● Task details: Reproduce, unchanged, everything in the listing below from the line containing "Is the tree" down to the line containing "2.07 meters", including both of those lines.

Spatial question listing
>> start

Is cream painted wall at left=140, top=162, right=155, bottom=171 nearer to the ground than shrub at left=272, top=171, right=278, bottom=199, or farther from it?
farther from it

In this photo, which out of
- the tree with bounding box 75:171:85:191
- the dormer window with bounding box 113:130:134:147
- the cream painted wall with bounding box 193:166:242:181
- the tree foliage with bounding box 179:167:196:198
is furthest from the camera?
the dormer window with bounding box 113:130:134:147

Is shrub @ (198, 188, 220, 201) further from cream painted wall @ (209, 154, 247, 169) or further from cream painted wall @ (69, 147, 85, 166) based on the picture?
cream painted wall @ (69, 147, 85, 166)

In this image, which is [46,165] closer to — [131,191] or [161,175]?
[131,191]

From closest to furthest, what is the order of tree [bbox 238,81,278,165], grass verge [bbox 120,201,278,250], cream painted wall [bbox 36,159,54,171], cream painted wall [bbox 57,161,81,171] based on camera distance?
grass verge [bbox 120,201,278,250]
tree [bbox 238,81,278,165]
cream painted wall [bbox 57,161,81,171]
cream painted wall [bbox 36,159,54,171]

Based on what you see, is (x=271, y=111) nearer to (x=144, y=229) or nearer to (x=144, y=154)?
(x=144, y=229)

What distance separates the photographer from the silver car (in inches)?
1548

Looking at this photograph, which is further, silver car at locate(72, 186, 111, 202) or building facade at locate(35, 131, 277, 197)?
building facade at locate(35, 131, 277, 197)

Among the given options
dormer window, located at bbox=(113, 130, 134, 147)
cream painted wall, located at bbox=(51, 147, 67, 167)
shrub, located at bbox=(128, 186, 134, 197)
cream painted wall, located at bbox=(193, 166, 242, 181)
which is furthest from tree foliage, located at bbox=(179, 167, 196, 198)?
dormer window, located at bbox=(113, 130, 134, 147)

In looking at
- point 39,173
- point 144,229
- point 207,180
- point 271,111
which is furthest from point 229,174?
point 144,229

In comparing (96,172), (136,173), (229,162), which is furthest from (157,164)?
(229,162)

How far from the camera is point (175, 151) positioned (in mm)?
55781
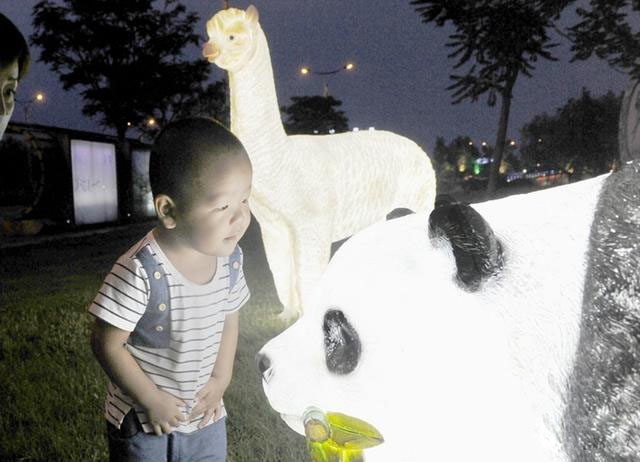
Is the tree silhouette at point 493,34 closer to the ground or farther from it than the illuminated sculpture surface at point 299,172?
farther from it

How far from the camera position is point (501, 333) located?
81 cm

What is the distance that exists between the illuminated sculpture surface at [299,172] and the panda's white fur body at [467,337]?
2.07 meters

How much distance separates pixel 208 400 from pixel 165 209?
473 mm

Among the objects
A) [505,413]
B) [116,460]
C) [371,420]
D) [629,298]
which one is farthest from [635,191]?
[116,460]

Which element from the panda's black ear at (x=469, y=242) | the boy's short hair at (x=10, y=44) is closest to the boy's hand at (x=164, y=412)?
the panda's black ear at (x=469, y=242)

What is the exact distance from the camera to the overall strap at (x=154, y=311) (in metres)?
1.19

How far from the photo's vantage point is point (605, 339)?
0.77 meters

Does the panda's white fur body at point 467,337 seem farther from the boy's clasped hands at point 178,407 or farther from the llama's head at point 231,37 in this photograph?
the llama's head at point 231,37

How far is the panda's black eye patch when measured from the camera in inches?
34.8

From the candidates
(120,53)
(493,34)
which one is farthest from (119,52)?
(493,34)

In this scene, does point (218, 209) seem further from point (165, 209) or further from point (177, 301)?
point (177, 301)

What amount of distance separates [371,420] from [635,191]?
0.50m

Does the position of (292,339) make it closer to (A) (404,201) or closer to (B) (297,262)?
(B) (297,262)

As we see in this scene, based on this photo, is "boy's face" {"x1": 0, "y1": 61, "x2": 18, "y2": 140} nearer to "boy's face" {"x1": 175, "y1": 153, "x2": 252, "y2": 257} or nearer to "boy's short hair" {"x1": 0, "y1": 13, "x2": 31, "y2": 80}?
"boy's short hair" {"x1": 0, "y1": 13, "x2": 31, "y2": 80}
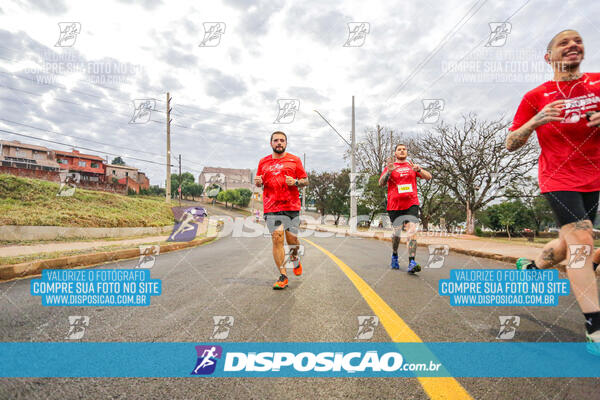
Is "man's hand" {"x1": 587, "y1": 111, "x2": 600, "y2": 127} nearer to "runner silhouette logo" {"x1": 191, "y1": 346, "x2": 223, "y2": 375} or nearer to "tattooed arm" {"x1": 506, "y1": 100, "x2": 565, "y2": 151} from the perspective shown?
"tattooed arm" {"x1": 506, "y1": 100, "x2": 565, "y2": 151}

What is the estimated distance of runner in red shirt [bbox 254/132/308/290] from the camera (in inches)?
156

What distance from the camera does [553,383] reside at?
4.41 feet

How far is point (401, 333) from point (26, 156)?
167 ft

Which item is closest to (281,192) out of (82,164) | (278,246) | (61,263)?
(278,246)

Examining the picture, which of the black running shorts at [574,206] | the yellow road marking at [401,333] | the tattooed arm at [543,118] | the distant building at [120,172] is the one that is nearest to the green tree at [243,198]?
the distant building at [120,172]

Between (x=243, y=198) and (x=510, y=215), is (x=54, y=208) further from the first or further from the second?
(x=243, y=198)

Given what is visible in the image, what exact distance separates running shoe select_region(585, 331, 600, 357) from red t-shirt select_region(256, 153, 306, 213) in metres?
2.92

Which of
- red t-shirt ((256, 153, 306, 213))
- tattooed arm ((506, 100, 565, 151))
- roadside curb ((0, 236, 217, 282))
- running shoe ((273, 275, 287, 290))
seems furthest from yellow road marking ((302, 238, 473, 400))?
roadside curb ((0, 236, 217, 282))

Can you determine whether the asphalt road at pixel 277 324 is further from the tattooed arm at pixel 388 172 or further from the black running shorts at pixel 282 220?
the tattooed arm at pixel 388 172

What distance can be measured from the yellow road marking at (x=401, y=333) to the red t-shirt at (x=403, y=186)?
5.54 ft

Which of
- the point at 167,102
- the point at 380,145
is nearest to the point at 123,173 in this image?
the point at 167,102

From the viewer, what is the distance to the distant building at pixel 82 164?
45.3 meters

>> end

● Solution to the problem:
Is the tree silhouette at point 493,34 closer to the ground or farther from it than the illuminated sculpture surface at point 299,172?
farther from it

How far from the camera position is point (501, 333) located?
81 cm

What is the distance that exists between the illuminated sculpture surface at [299,172] and the panda's white fur body at [467,337]?
2.07 meters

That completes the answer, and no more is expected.